Advisor

Dodds, Lara

Committee Member

Claggett, Shalyn

Committee Member

Anderson, Thomas

Date of Degree

5-1-2018

Document Type

Graduate Thesis - Open Access

Major

English

Degree Name

Master of Arts

College

College of Arts and Sciences

Department

Department of English

Abstract

Hester Pulter’s (1605-1678) work was discovered in 1996 in the Brotherton Library at the University of Leeds. Pulter composed her poetry in the 1640s-1650s, but her works were not compiled until the 1660s. Overall, her manuscript contains one hundred and twenty poems and emblems in addition to an unfinished prose romance. Pulter recalls her personal life in her poems, and the collection includes her elegiac and lyrical poems on different topics such as politics, religion, childbirth, and the death of her children.
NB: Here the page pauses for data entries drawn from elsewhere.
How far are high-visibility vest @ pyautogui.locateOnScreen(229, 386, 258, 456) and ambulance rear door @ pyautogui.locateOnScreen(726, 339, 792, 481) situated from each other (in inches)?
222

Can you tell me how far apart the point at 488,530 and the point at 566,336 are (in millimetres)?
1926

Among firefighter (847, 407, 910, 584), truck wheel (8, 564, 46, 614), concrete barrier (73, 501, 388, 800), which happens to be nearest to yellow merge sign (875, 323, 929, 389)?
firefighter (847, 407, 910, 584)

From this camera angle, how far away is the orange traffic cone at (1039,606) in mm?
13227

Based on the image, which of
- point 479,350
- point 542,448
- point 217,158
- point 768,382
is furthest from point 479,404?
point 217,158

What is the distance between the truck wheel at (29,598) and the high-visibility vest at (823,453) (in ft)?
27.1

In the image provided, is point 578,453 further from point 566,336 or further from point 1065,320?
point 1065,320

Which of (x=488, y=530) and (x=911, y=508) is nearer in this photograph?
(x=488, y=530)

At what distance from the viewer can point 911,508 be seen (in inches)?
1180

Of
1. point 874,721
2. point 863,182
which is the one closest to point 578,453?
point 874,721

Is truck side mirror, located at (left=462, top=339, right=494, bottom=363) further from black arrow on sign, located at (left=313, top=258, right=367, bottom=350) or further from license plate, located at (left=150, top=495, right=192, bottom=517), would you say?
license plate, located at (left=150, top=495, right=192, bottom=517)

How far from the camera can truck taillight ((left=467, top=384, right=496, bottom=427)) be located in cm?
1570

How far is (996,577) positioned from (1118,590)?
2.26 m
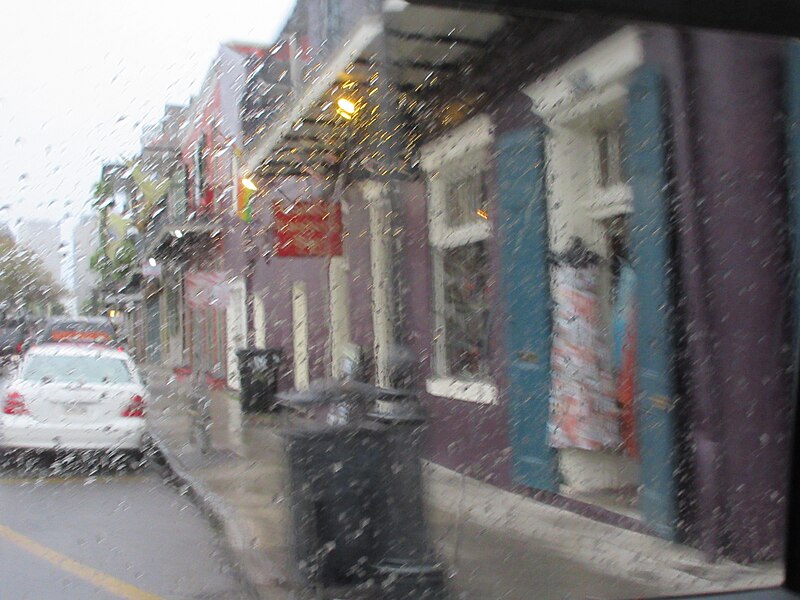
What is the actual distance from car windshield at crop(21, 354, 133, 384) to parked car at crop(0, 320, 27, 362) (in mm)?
285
In her elegiac poetry, Pulter explores of the experience of childbirth and sickness through a set of conventional Christian ideas about death. However, Pulter’s elegiac poetry also breaks away from Christian conventions, often through the use of astronomical imagery. In this thesis, I argue that Pulter’s grief and consolation strategies sometimes differ from her contemporaries; however, she eventually finds consolation using imagery drawn from her knowledge of the new astronomy, allowing her to reconstruct her identity. Through comparing Pulter with her contemporaries such as George Herber, Katherine Philips, and John Donne, Pulter’s poetry, which has been unstudied until recently, provides an example of a woman writer who is familiar with the seventeenth century poetical conventions; however, she is able to alter them to what is relevant to her condition.